[Supplied entries — start]
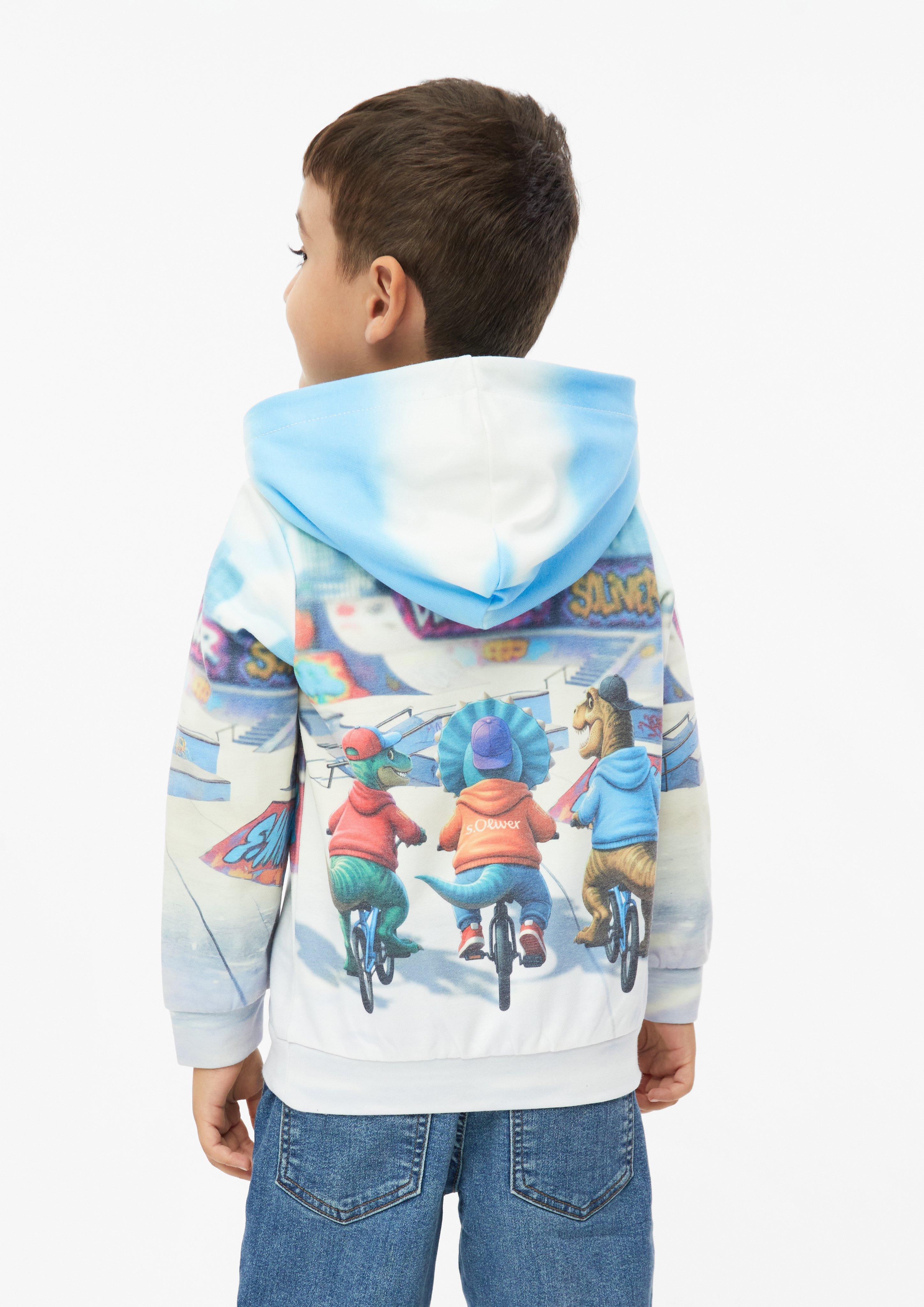 Hoodie with all-over print in cream by s.Oliver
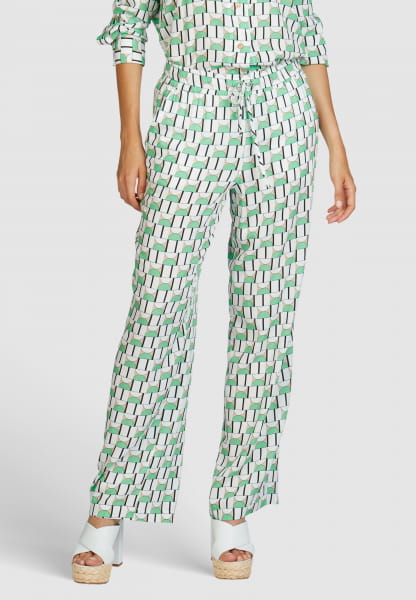 Pyjama bottoms with art deco print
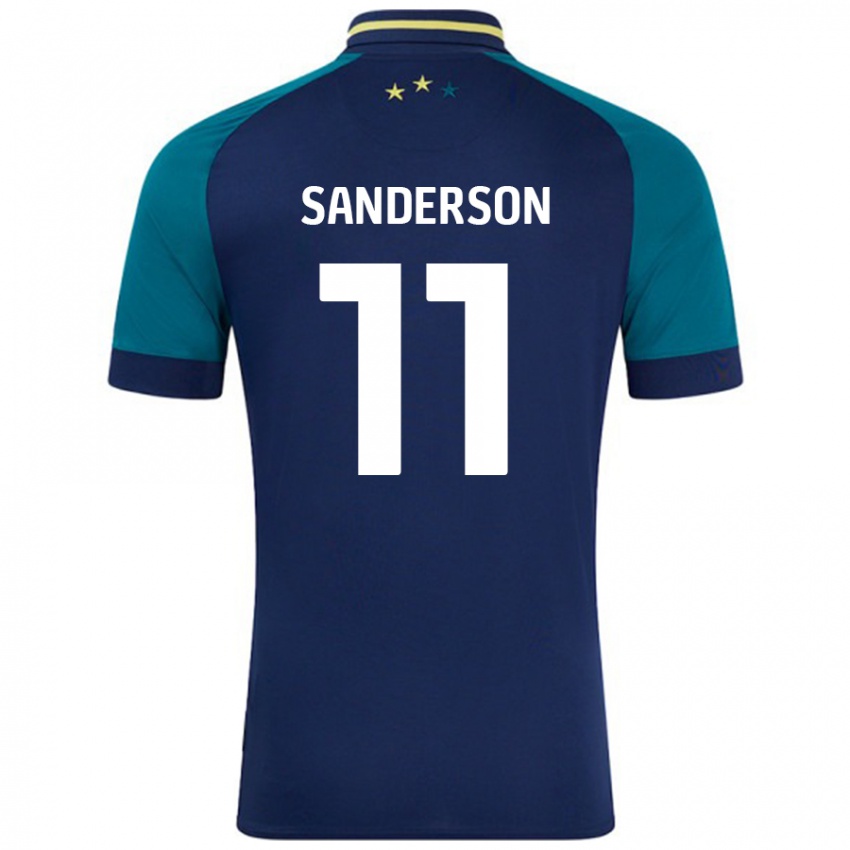 Niño Camiseta Brittany Sanderson #11 Azul Marino Verde Oscuro 2ª Equipación 2024/25 La Camisa Argentina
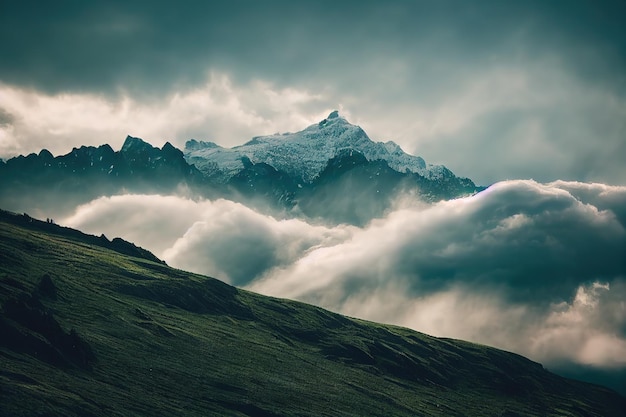 Nubes densas separan las montañas cubiertas de nieve y la ilustración 3D del valle verde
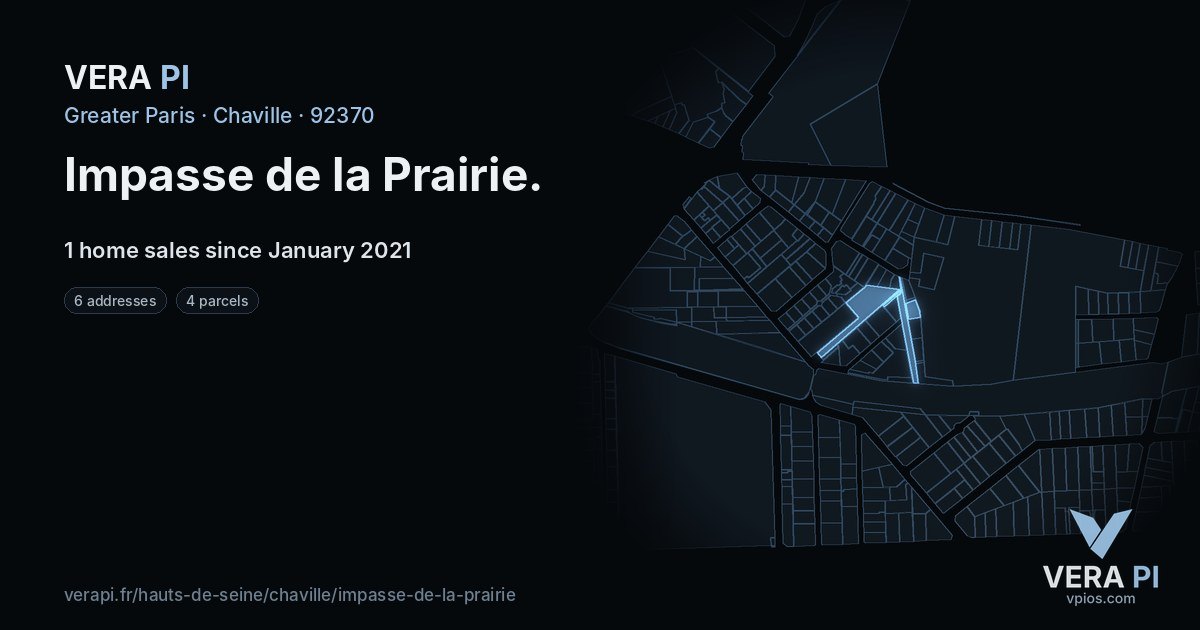 Impasse de la Prairie, Chaville at night – every parcel coloured by the prices around it, the street's own parcels lit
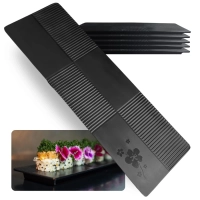 Kit 5 Travessas Retangulares Retas 33cm Pretas em Melamina Kanpai Buffet Sushi Restaurante Japons Oriental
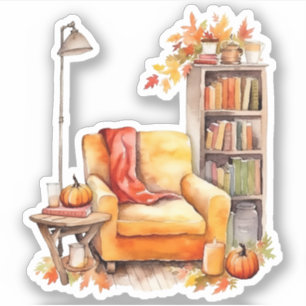Cozy Chair, Lamp and Books Fall
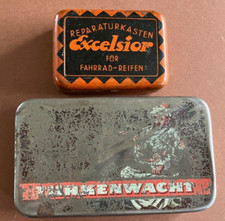 Alte Zigaretten Türkenwacht Tabak + Excelsior Fahrrad Blechdose Leer 1900-45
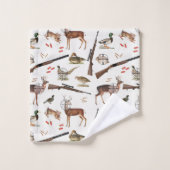 Hunting Wildlife Outdoorsman Theme Bad Handdoek (Wasdoekje)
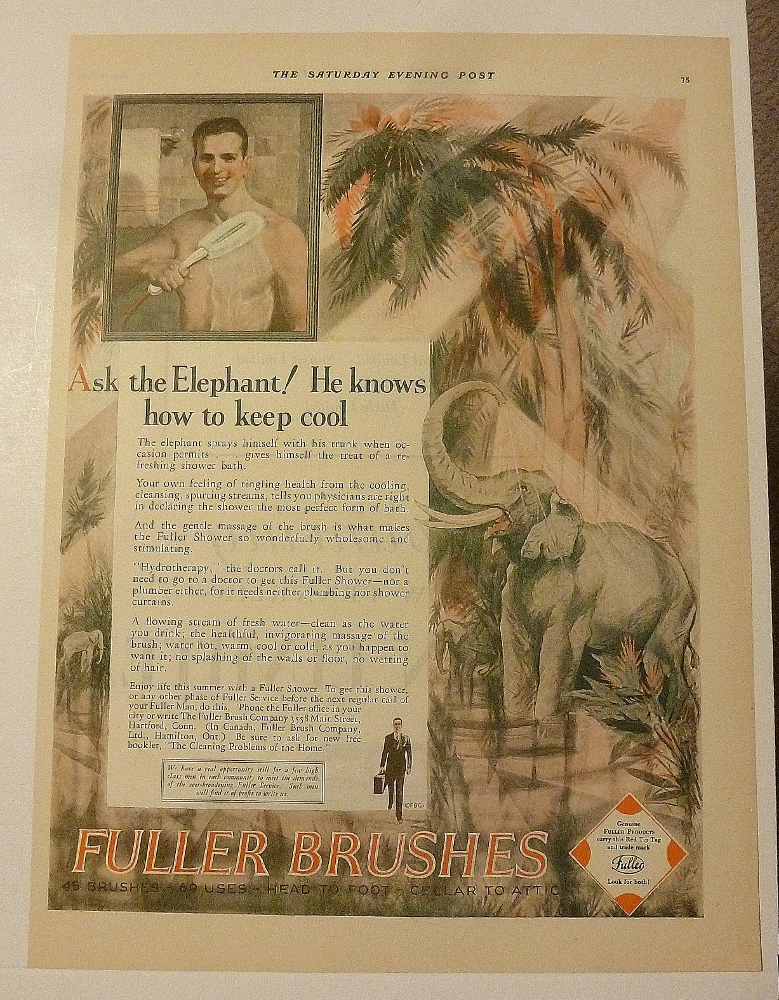 1928 Fuller Brushes With Elephant & Man Bathing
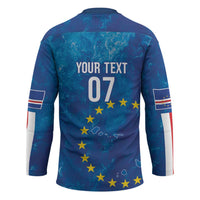 Cape Verde Tubaroes Azuis Custom Hockey Jersey Break The Waves - Wonder Print Shop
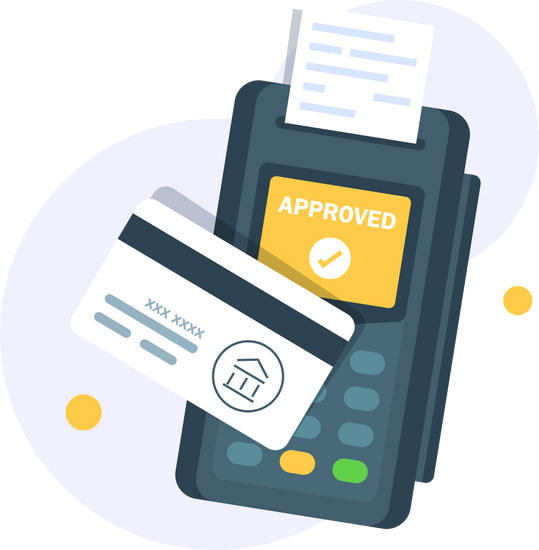 Professional credit card to cash service illustration showing secure money transfer process
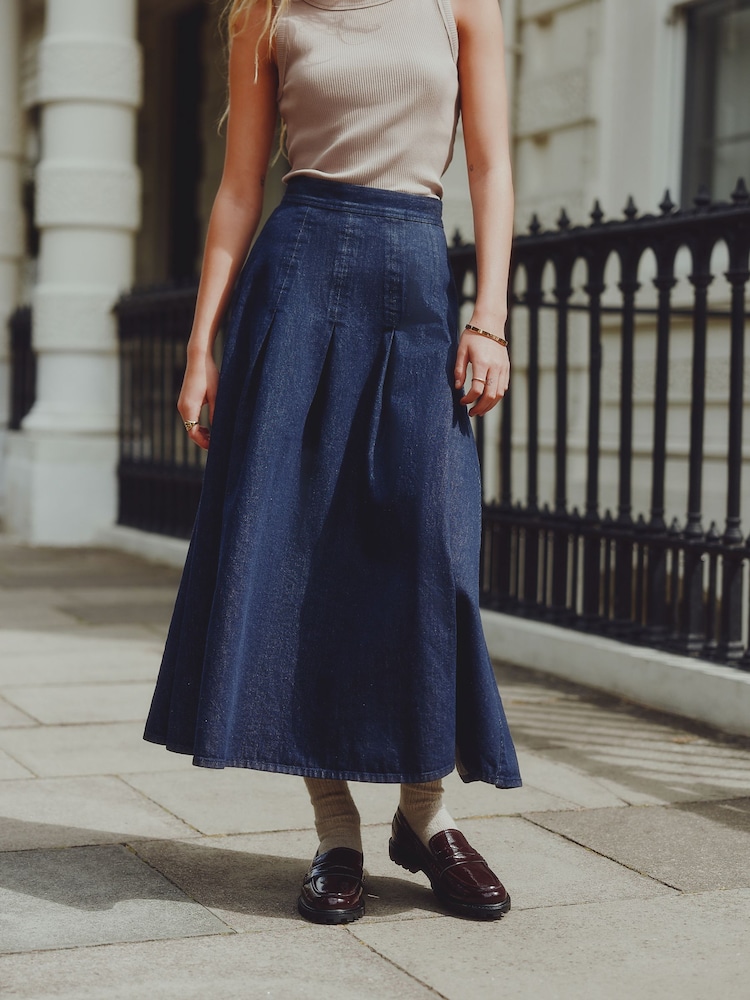 Rinse Denim Full Seamed Midi Skirt - Image 2 of 4 Rinse Denim Full Seamed Midi Skirt - Image 2 of 4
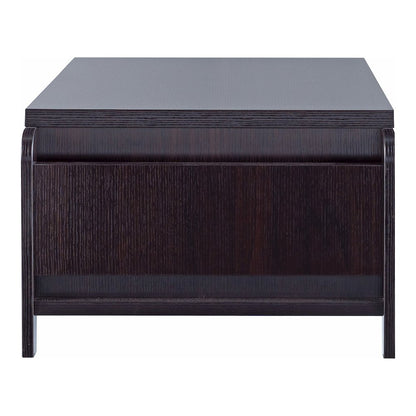 Allium Wood Coffee Table with Magazine Rack in Cappuccino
[Supplied entries — finish]
Your output should consist solely of the lines from the line containing "Cape Verde Tubaroes" through the end of the data above, copied exactly, with images removed.

 Cape Verde Tubaroes Azuis Custom Hockey Jersey Break The Waves - Wonder Print Shop
 Professional credit card to cash service illustration showing secure money transfer process
 Rinse Denim Full Seamed Midi Skirt - Image 2 of 4 Rinse Denim Full Seamed Midi Skirt - Image 2 of 4
 Allium Wood Coffee Table with Magazine Rack in Cappuccino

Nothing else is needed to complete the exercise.